Watching Richard Williams dance on a television booth and hold up a strange, handwritten sign to a baffled British crowd after his daughter, Venus, won Wimbledon last weekend, there was only one logical conclusion to make:
That's one weird guy.
But also a guy that, for all his eccentricities, deserves a ton of credit for sticking to his principles and being oh-so right in the end.
At the moment, Williams' tennis-playing daughters, Venus and Serena, are the reigning Wimbledon and U.S. Open singles champs, and also the doubles champs in three of the four major tournaments. They're young, poised and powerful, they're just getting started, and they're going to dominate for years.
If they aren't already the best in the world at ages 20 and 18, they're going to be soon. As talented as rivals Martina Hingis and Lindsay Davenport are, they'll be no match for the Williams sisters once Venus and Serena get just a little more experience.
"I think I can be [No. 1] next year," Venus said.
"I'll be there, too, soon," Serena said. "We're both improving fast."
In other words, Richard Williams has done it.
With help from his wife, and of course, with Venus and Serena doing the hardest work on the court, he has guided his girls from cracked public courts in Compton, Calif., to the pinnacle of women's tennis, and he has done it his way, going against the grain of tennis tradition almost every step of the way.
Instead of throwing his girls into the suffocating, all-encompassing junior tennis pipeline - the traditional mode of entry to the pro game - he put them through school to make sure they (gasp) got an education, became well-rounded and had a life beyond tennis.
Instead of hiring a domineering teacher/guru, he has kept his girls under the thrall of an amateur tutor with no record of success as a player or coach - himself.
Instead of making Venus and Serena turn pro as soon as possible, the better to maximize their earning potential, he kept them on a limited schedule for years, insisting that he would loose them on the world only when they were old enough and mature enough to handle the heady success that was bound to come their way.
"They're going to be the best in the world," he used to say to anyone who asked, even when the girls were fledglings.
His brimming confidence, unorthodox methods and unusual behavior have drawn criticism for years, but look who is laughing now.
Yes, his unpolished, instinctive teaching has given Venus and Serena a solid baseline of fundamental skills.
No, they didn't have to sweat through the junior tennis monster, being exposed to the typical agents and bloodsuckers, to get to the top of the women's game.
Yes, as unorthodox as Williams might be, he has raised two poised, articulate, lively, self-confident, worldly young women who can laugh at themselves while the rest of the world marvels, but who also believe they're destined for greatness.
There's some pretty good parenting right there.
Not that you can paint Williams so easily, with a single brush stroke.

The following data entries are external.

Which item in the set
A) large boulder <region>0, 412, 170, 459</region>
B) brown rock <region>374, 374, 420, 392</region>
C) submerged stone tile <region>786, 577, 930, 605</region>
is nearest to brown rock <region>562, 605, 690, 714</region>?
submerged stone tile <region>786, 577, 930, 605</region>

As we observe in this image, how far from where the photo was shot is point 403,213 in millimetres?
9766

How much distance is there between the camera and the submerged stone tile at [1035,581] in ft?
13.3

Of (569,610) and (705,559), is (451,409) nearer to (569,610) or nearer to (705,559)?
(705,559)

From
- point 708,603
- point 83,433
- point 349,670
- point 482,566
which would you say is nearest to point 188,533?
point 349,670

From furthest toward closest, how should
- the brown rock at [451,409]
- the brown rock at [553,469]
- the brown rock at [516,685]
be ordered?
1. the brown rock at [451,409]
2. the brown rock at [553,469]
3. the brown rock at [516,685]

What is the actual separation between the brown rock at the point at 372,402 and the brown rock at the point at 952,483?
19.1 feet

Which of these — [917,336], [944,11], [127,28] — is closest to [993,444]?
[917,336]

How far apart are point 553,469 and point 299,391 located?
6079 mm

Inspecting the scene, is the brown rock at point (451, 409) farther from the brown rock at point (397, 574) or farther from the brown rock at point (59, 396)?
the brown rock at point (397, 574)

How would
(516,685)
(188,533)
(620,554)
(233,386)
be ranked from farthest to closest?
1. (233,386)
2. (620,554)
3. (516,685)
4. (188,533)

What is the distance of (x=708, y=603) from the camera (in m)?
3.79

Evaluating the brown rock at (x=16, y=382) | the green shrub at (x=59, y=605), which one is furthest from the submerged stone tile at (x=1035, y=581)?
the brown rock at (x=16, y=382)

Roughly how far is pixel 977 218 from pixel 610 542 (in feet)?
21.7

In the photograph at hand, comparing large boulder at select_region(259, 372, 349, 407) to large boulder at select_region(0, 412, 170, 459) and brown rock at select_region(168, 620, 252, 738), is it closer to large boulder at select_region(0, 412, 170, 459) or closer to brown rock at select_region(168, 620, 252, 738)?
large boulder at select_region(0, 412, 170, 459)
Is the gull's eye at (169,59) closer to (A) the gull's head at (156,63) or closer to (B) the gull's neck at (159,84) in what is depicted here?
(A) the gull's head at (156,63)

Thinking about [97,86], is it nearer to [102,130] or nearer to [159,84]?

He's too complicated for that.
His various utterings have made headlines for years, from the time he charged racism in the women's locker room to the time he called another player a "big, tall, white turkey" to the time several months ago when he said he was urging Venus to retire and "concentrate on her investments."
Huh?
Before Venus and Serena played in the Wimbledon semifinals last week, Williams said he would spend the day at the funeral of a stranger rather than watch. When it turned out the funeral was held a day earlier than expected, he said he would spend the time in front of his computer, monitoring his investments. In the end, he went for a walk and waited for someone to call him on his cell phone with the results.
Then, when Venus beat Davenport in the finals, he danced on a broadcast booth and held up a sign reading, "It's Venus' Party and No One Else was Invited."
Whatever.
It was goofy beyond words, but just that.
Williams surely is cunning, self-promoting, indefatigable and more than a little maddening, but mostly, he's just weird.
We live in a cynical era of sports self-promotion, a time when athletes long to be different in some way, any way, so they can cash in on their eccentricity, contrived though it may be. It's made good, old-fashioned weirdness a lost art of sorts. Somehow, being weird has become just a good career move, not a personality quirk.
Williams is a throwback, the real deal, a guy who certainly isn't opposed to attracting attention and making money, but more than anything, just a flake.
A flake who has delivered what he promised, in a brilliant, bizarre way.
You couldn't have written a less likely script, taking a father from one of America's toughest inner cities and having him groom his two daughters into tennis heroes - and doing it on his own, in a contrarian style, despite no background in the game.
The odds were a million to one, but Richard Williams pulled it off. And while he continues to leave you scratching your head, and probably will for as long as his daughters play, you have to give him credit. His is a nuclear family, a successful family and a happy family. Imagine that.